EXCERPTED RECORDS |
* * * *

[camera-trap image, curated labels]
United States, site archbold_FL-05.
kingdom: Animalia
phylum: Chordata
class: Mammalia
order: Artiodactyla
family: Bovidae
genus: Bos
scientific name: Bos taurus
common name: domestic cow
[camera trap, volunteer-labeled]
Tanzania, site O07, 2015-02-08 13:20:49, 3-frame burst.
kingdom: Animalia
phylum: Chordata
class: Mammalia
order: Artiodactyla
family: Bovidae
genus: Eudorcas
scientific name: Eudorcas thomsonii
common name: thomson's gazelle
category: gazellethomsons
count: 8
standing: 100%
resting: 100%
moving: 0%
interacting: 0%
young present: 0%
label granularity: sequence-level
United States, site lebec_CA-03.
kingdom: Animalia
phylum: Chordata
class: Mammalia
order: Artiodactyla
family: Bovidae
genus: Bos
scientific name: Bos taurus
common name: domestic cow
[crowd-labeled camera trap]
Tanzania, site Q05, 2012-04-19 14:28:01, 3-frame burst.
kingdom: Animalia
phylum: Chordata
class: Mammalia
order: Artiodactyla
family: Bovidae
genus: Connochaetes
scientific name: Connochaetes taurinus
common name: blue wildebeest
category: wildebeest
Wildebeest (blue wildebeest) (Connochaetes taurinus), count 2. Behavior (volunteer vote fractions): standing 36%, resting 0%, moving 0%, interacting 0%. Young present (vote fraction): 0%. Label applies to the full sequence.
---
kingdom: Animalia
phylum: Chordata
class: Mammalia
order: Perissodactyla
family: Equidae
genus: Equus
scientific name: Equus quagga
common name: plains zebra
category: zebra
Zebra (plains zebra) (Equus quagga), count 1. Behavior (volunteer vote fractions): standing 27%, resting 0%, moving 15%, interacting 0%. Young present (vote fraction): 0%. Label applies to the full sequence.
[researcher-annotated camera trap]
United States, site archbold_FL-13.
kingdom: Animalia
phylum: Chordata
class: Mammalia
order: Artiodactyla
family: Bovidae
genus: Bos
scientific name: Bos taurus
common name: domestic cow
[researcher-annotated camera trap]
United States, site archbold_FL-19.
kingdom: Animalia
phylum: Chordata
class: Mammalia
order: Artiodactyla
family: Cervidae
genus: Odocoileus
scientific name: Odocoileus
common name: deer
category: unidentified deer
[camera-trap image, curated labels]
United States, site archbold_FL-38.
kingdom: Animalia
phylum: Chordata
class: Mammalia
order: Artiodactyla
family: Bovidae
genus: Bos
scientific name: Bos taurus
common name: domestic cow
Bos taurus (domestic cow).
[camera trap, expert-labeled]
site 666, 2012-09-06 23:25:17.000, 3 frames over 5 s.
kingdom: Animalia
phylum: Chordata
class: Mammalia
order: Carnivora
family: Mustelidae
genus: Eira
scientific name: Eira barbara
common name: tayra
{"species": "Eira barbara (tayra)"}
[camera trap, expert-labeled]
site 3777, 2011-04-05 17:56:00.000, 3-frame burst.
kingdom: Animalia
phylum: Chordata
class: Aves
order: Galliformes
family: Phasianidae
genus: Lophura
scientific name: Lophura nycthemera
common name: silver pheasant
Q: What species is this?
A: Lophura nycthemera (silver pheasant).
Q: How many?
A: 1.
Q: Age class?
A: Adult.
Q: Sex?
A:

* * * *

AIM OF THE TASK |
Output all of the records, keeping every word exact.

EXERCISE RESPONSE |
[camera-trap image, curated labels]
United States, site archbold_FL-05.
kingdom: Animalia
phylum: Chordata
class: Mammalia
order: Artiodactyla
family: Bovidae
genus: Bos
scientific name: Bos taurus
common name: domestic cow
[camera trap, volunteer-labeled]
Tanzania, site O07, 2015-02-08 13:20:49, 3-frame burst.
kingdom: Animalia
phylum: Chordata
class: Mammalia
order: Artiodactyla
family: Bovidae
genus: Eudorcas
scientific name: Eudorcas thomsonii
common name: thomson's gazelle
category: gazellethomsons
count: 8
standing: 100%
resting: 100%
moving: 0%
interacting: 0%
young present: 0%
label granularity: sequence-level
United States, site lebec_CA-03.
kingdom: Animalia
phylum: Chordata
class: Mammalia
order: Artiodactyla
family: Bovidae
genus: Bos
scientific name: Bos taurus
common name: domestic cow
[crowd-labeled camera trap]
Tanzania, site Q05, 2012-04-19 14:28:01, 3-frame burst.
kingdom: Animalia
phylum: Chordata
class: Mammalia
order: Artiodactyla
family: Bovidae
genus: Connochaetes
scientific name: Connochaetes taurinus
common name: blue wildebeest
category: wildebeest
Wildebeest (blue wildebeest) (Connochaetes taurinus), count 2. Behavior (volunteer vote fractions): standing 36%, resting 0%, moving 0%, interacting 0%. Young present (vote fraction): 0%. Label applies to the full sequence.
---
kingdom: Animalia
phylum: Chordata
class: Mammalia
order: Perissodactyla
family: Equidae
genus: Equus
scientific name: Equus quagga
common name: plains zebra
category: zebra
Zebra (plains zebra) (Equus quagga), count 1. Behavior (volunteer vote fractions): standing 27%, resting 0%, moving 15%, interacting 0%. Young present (vote fraction): 0%. Label applies to the full sequence.
[researcher-annotated camera trap]
United States, site archbold_FL-13.
kingdom: Animalia
phylum: Chordata
class: Mammalia
order: Artiodactyla
family: Bovidae
genus: Bos
scientific name: Bos taurus
common name: domestic cow
[researcher-annotated camera trap]
United States, site archbold_FL-19.
kingdom: Animalia
phylum: Chordata
class: Mammalia
order: Artiodactyla
family: Cervidae
genus: Odocoileus
scientific name: Odocoileus
common name: deer
category: unidentified deer
[camera-trap image, curated labels]
United States, site archbold_FL-38.
kingdom: Animalia
phylum: Chordata
class: Mammalia
order: Artiodactyla
family: Bovidae
genus: Bos
scientific name: Bos taurus
common name: domestic cow
Bos taurus (domestic cow).
[camera trap, expert-labeled]
site 666, 2012-09-06 23:25:17.000, 3 frames over 5 s.
kingdom: Animalia
phylum: Chordata
class: Mammalia
order: Carnivora
family: Mustelidae
genus: Eira
scientific name: Eira barbara
common name: tayra
{"species": "Eira barbara (tayra)"}
[camera trap, expert-labeled]
site 3777, 2011-04-05 17:56:00.000, 3-frame burst.
kingdom: Animalia
phylum: Chordata
class: Aves
order: Galliformes
family: Phasianidae
genus: Lophura
scientific name: Lophura nycthemera
common name: silver pheasant
Q: What species is this?
A: Lophura nycthemera (silver pheasant).
Q: How many?
A: 1.
Q: Age class?
A: Adult.
Q: Sex?
A:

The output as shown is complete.